Khurana is a founding team member of Cambridge Technology Partners and from 1998 to 2000 he taught at MIT. Khurana is the author of the book, Searching for a Corporate Savior: The Irrational Quest for Charismatic CEOs and related academic and managerial articles on the pitfalls of charismatic leadership. In 2007 he published his second book From Higher Aims to Hired Hands: The Social Transformation of American Business Schools and the Unfulfilled Promise of Management as a Profession. The book received the Max Weber prize from the American Sociological Association's Organizations, Occupations, and Work Section and was the Winner of the 2009 Gold Medal Axiom Business Book Award in Career, Jenkins Group, Inc. and the Winner of the 2007 Best Professional/Scholarly Publishing Book in Business, Finance and Management, Association of American Publishers and the Finalist for the George R. Terry Award from the Academy of Management.

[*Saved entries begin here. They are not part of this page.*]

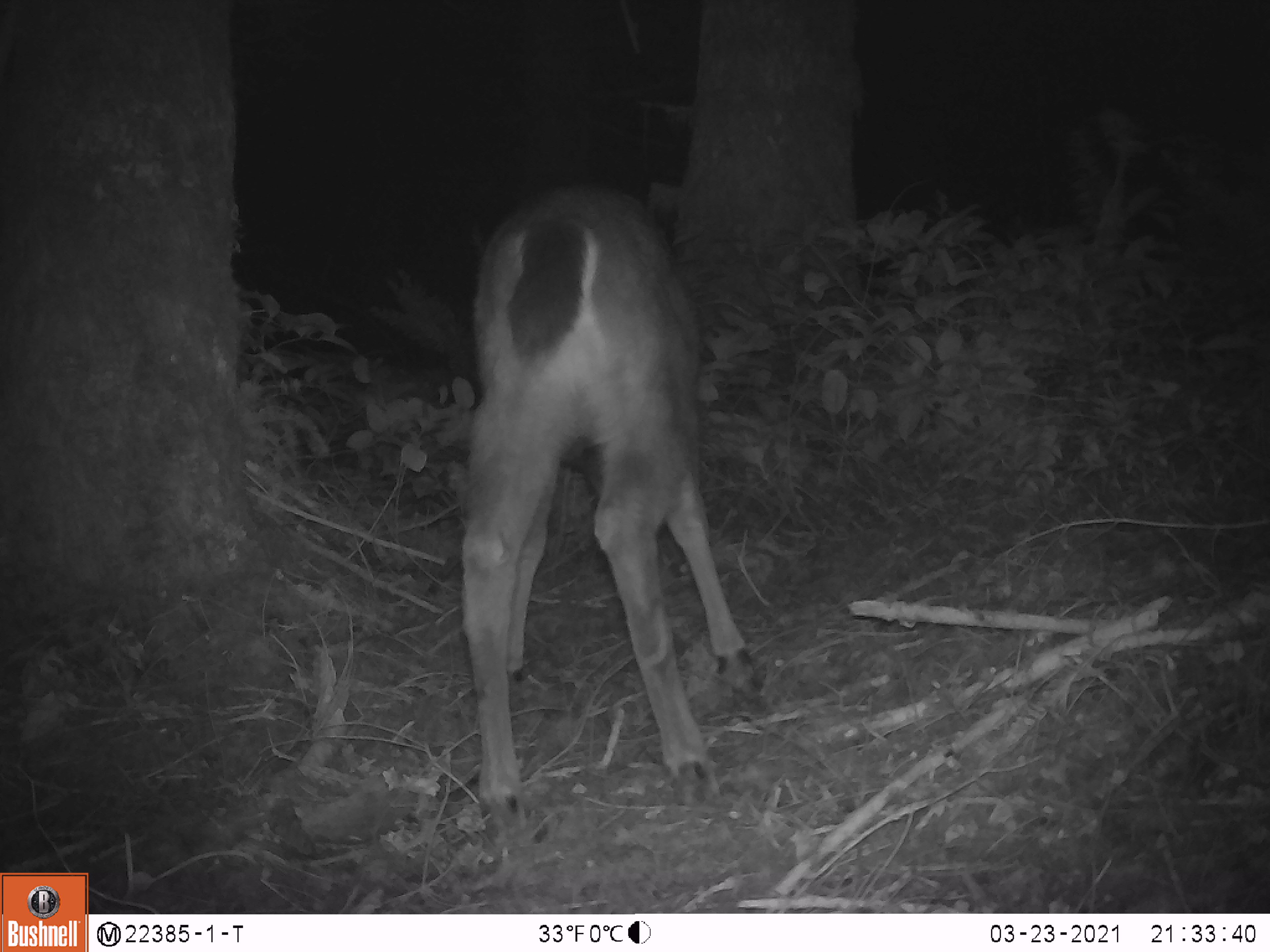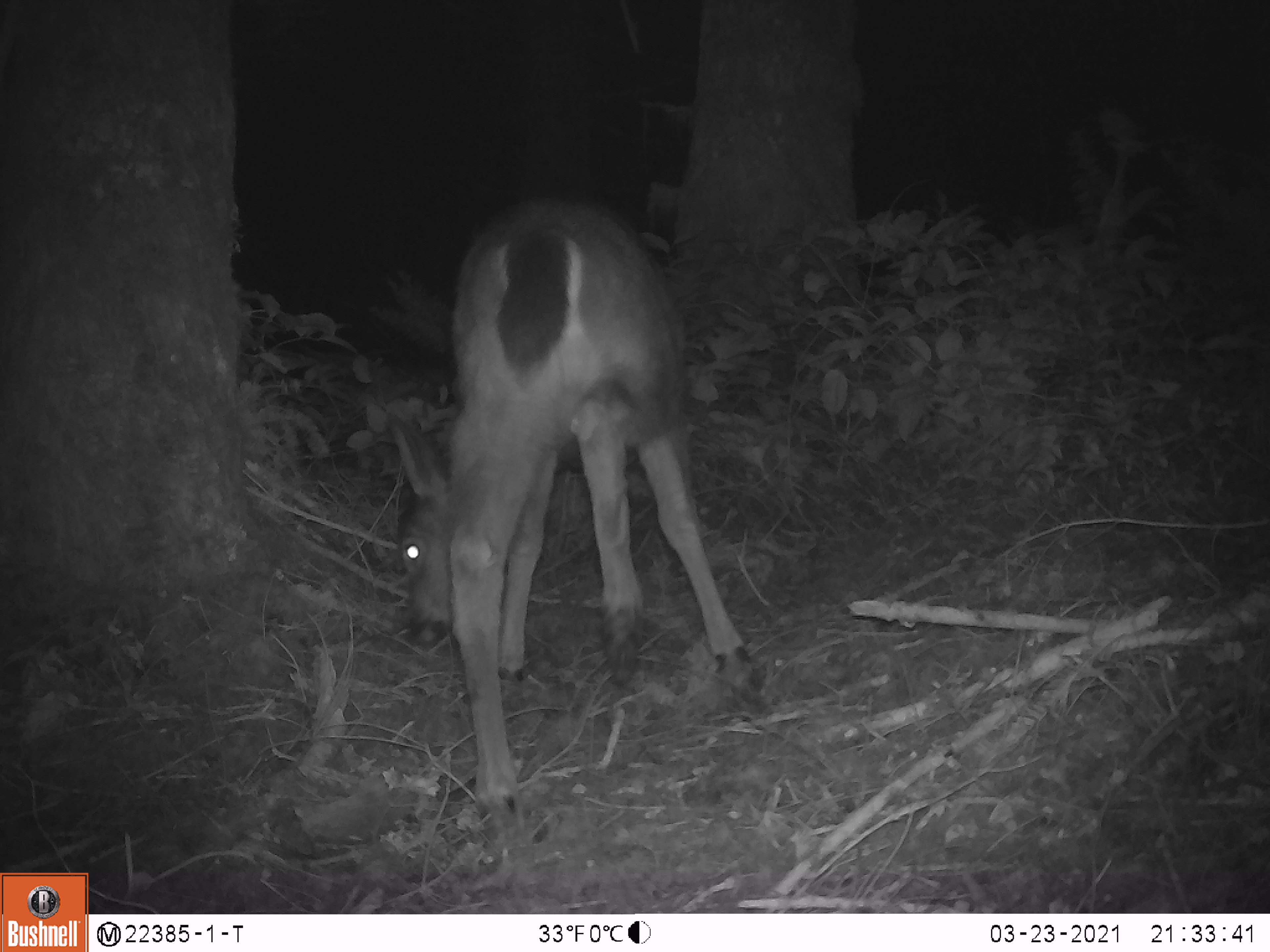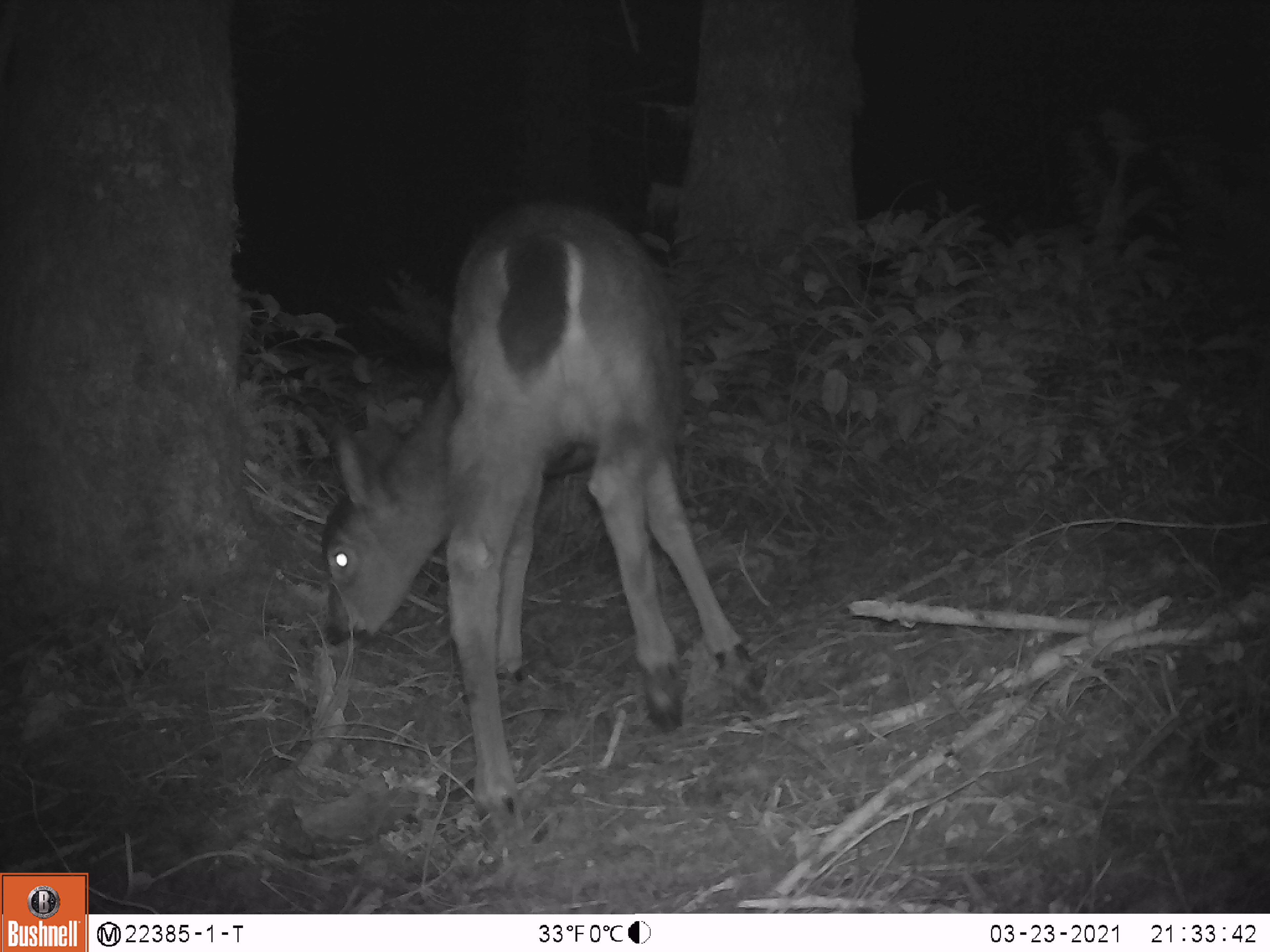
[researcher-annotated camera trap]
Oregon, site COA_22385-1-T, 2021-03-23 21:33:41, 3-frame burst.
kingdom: Animalia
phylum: Chordata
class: Mammalia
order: Artiodactyla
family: Cervidae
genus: Odocoileus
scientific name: Odocoileus hemionus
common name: black-tailed deer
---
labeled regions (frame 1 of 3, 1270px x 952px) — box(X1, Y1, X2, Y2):
black-tailed deer: box(440, 169, 769, 820)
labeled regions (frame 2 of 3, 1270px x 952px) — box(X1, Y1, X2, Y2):
black-tailed deer: box(374, 178, 796, 819)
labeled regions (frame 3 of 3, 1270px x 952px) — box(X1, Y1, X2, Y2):
black-tailed deer: box(296, 191, 768, 856)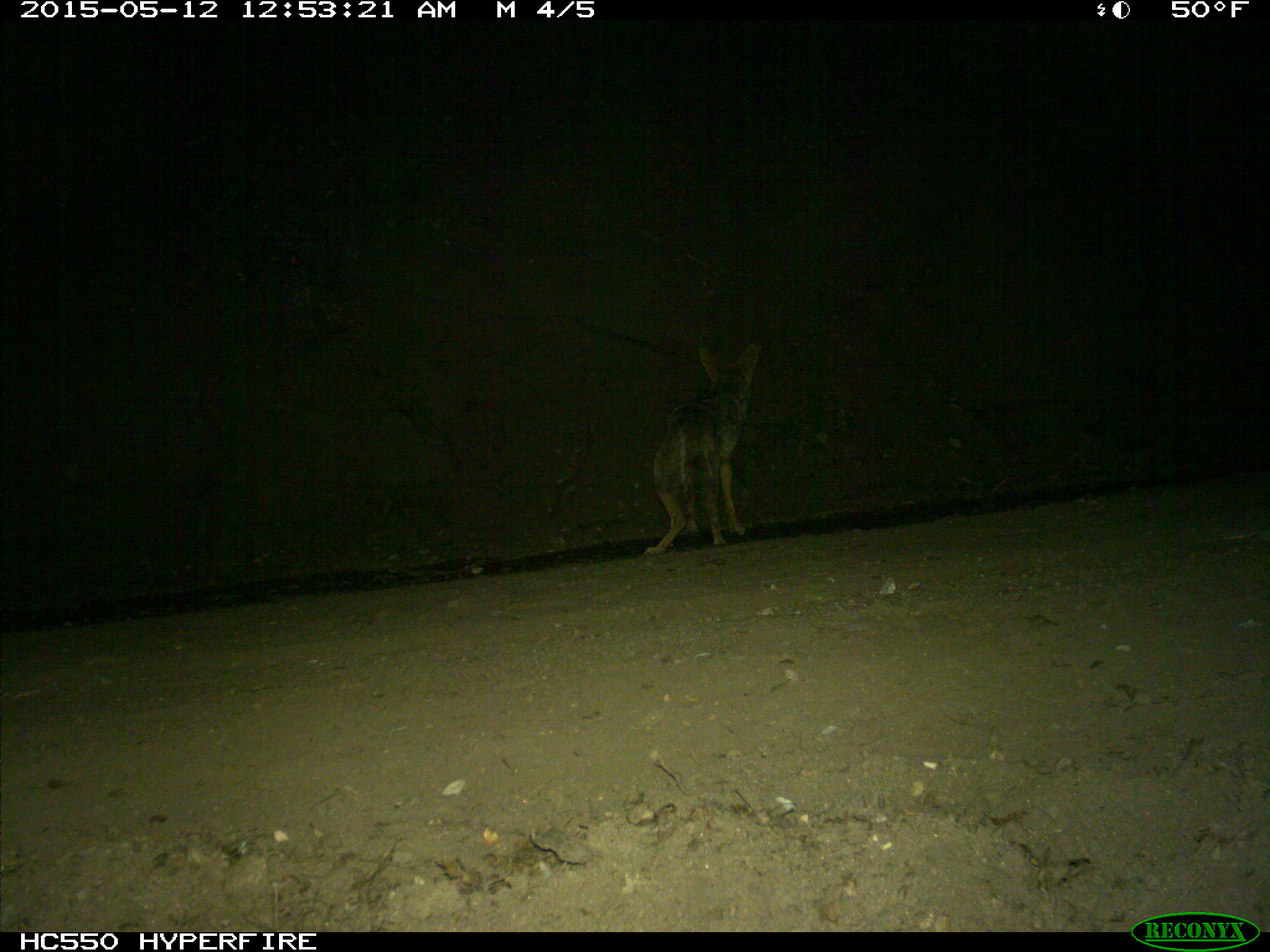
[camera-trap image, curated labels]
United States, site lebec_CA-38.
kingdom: Animalia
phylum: Chordata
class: Mammalia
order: Carnivora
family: Canidae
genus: Canis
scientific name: Canis latrans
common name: coyote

He is the co-editor of the Handbook of Leadership Theory and Practice, published by Harvard Business School Press and the Handbook for Teaching Leadership: Knowing, Doing and Being,, published by Sage Publications.

Dean of Harvard College

In July 2014 he became Dean of Harvard College. In May, 2016, Harvard announced severe restrictions on undergraduates who belong to fraternities or gender-exclusive organizations not formally affiliated with the College, some of which are known as "final clubs." Some of these have existed as such for more than 200 years, but Harvard began to admit women undergraduates only in 1977. Dean Khurana had worked with President Drew Gilpin Faust to develop the new policy. Khurana said that the exclusion of women practiced by the clubs has no place in the 21st century. The restrictions on students belonging to these clubs include ineligibility for leadership positions in student organizations affiliated with Harvard, such as sports teams, and ineligibility for required Harvard endorsement for fellowships such as Rhodes and Marshall fellowships.